When you bring down that inflammation by doing high-dose acute PEA supplementation, you can stop that inflammation spike. You can stop that really high inflammation production. The body can start to sort of settle down and that connection back to making your own PEA can restart. So, eventually, the body can start making its own PEA, and then, you know, knowing how long that’s gonna take is going to vary for each client, depending on how much is going on. And, you know, you’ve still gotta look at other issues. You know, you gotta look at their diet, you gotta look at their stress levels. So you’ve still really gotta bring it into that holistic practice.

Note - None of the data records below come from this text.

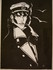 Corto Maltese en linogravure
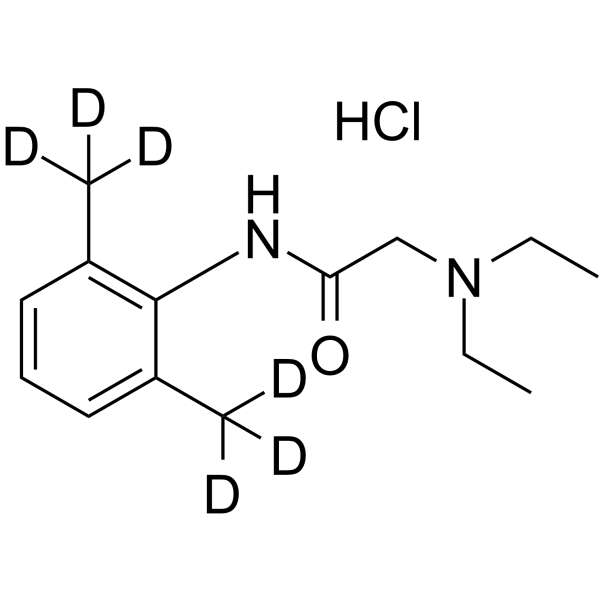 Lidocaine-d6 hydrochloride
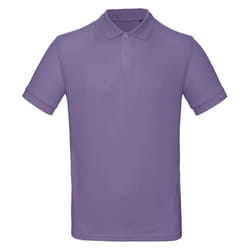 B&C Collection Mens Inspire Polo Shirt - S, Millennial Lilac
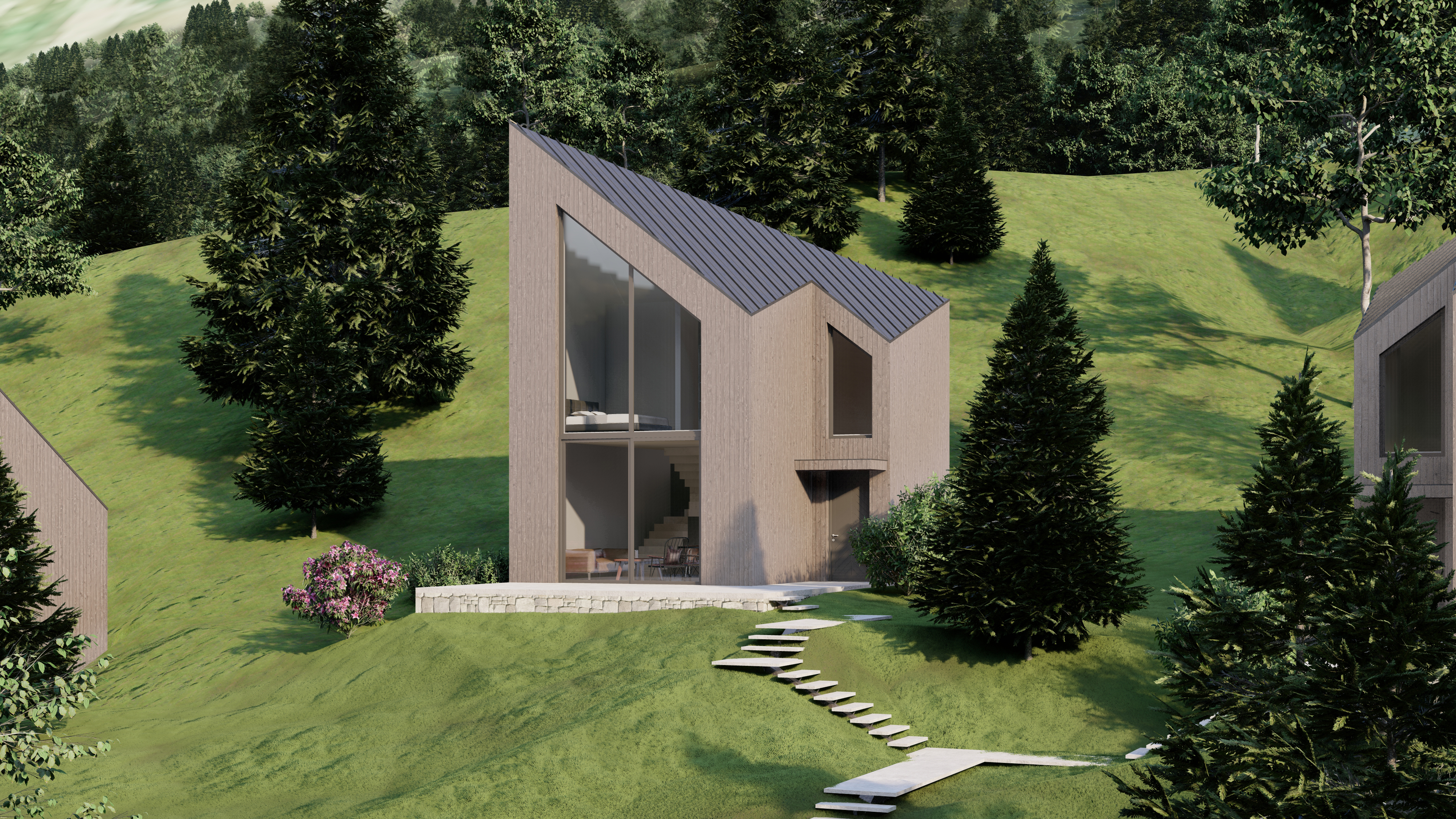 Villas #34-36 (Kolašin)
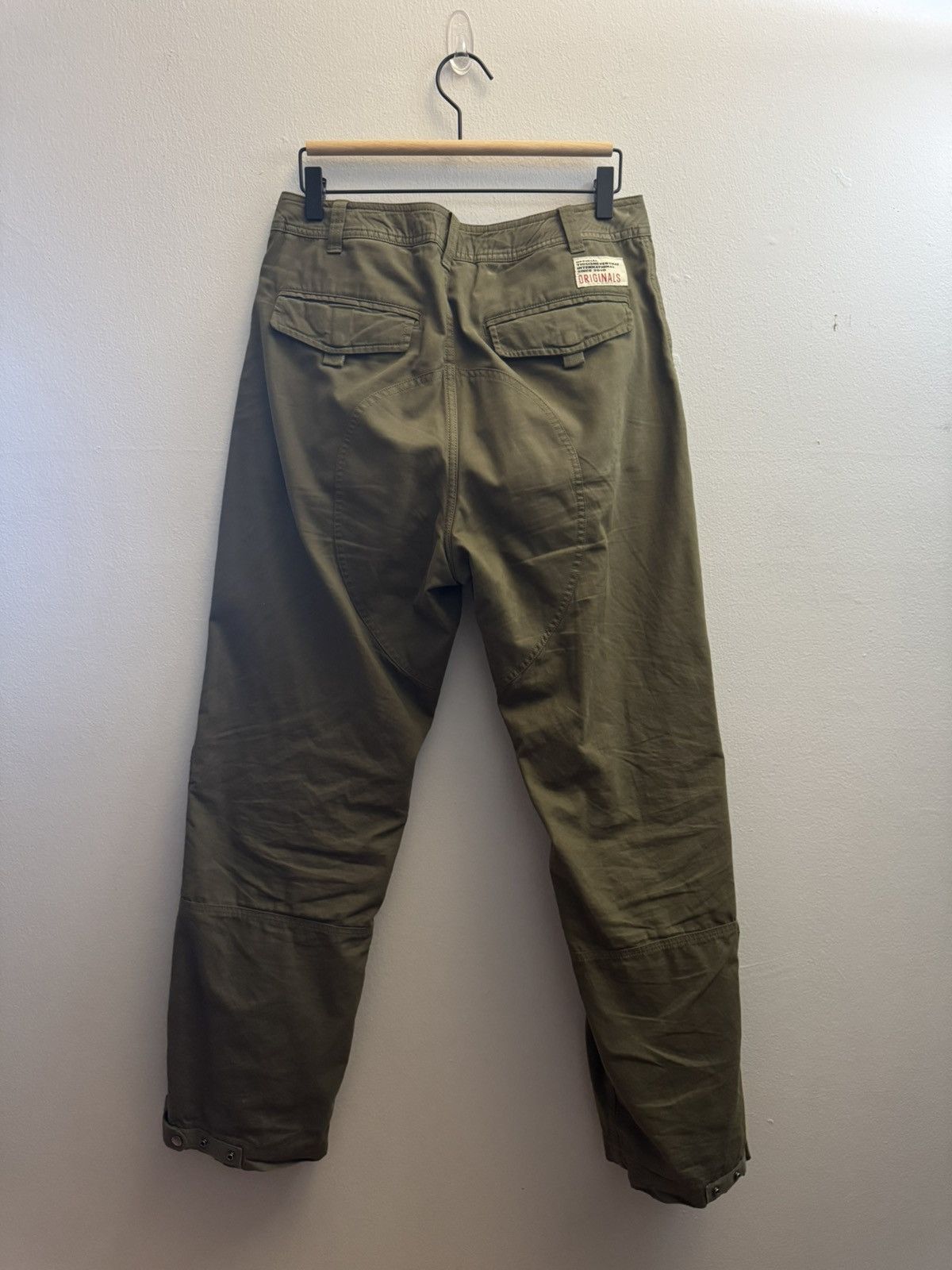 thisisneverthat thisisneverthat Flight Cargo Pant Trouser Bottom Olive Green Size US 32 / EU 48 - 7 Thumbnail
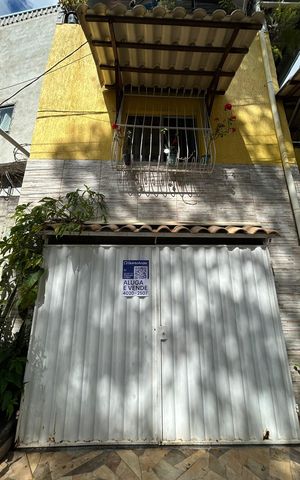 Casa à venda com 70m², 2 quartos e 1 vaga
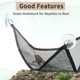 thumbnail image 2 of Ofertas Únicas 2 Pcs Hamaca para Lagarto Dragón Malla Transpirable Hamaca para Reptiles Cama para Lagartos Hamaca para Reptiles para Anolis Geckos Serpientes Camaleón Negro 19in, 2 of 6
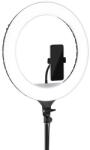Visico Kit Lampa circulara Visico RL-18BK 3200-5600K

But once you’ve brought down that inflammation and, you know, they’ve got their stress levels under control, or, you know, whatever it is that’s going on in their life, I often go, “Okay, let’s try to peel back the PEA, let’s maybe do like…” You know, if they’re 150-milligram capsules, I go, “Let’s try one capsule less a day and see how you go with that. And then, you know, if their pain spikes back up, it’s like, “Okay, well, you’re not ready yet.” So we, like, wait another month and go, “Okay, let’s try it again.” Or if people, you know, after a month, their pain levels come back down, everything else is settling down, I go, “Okay, let’s the dose back. Let’s reduce by just one capsule at a time.” If they’re okay with that, then maybe two weeks we might try, or give it another month, and I go, “Okay, let’s see if we can reduce it back again.”

And some clients I’ve found can, you know, after a couple of months of like starting with the high dose and then slowly bringing it back down, you know, if they’re fixed off their diet and, you know, they’re managing their stress, they can come off PEA because their body’s been able to kickstart that natural PEA production again. Other people and other conditions, if they’ve not fixed their diet, or they’ve got other stuff going on, they might need to keep using it. It might need to stay being a high dose, it might need to stay being a low dose. So you really just gotta use your clinical insights, your clinical intuition, and just keep checking in with your client and going, you know, “How are you going? You know, what’s been going on?” And basically, if they look like they’re still struggling, I don’t recommend lowering the dose until you’ve worked on, you know, what else is going on with the client?

Andrew: Yeah. Yeah. That’s right. Amanda, there’s so much more to learn. Thank you so much for sharing your research, which I think is so important, but also how we can use PEA to sort of weave through, I guess, a support network, if you like, for patients in pain, but also, other inflammatory diseases. We didn’t even touch on things to do with the mast cell activation syndrome. Like, for instance, mold, you know, ADHD, autism spectrum disorder, things like that. But I thank you so much for sharing as what we could today on “Wellness by Designs.” I hope to get you back on again soon.

Emily: Thanks, Andrew. I could talk about this forever.

Andrew: I look forward to it. It sounds great. And thank you, everyone, for joining us today. You can find all the other interviews, and, of course, the show notes on this interview on the Designs for Health website, I’m Andrew Whitfield-Cook. This is “Wellness by Designs.”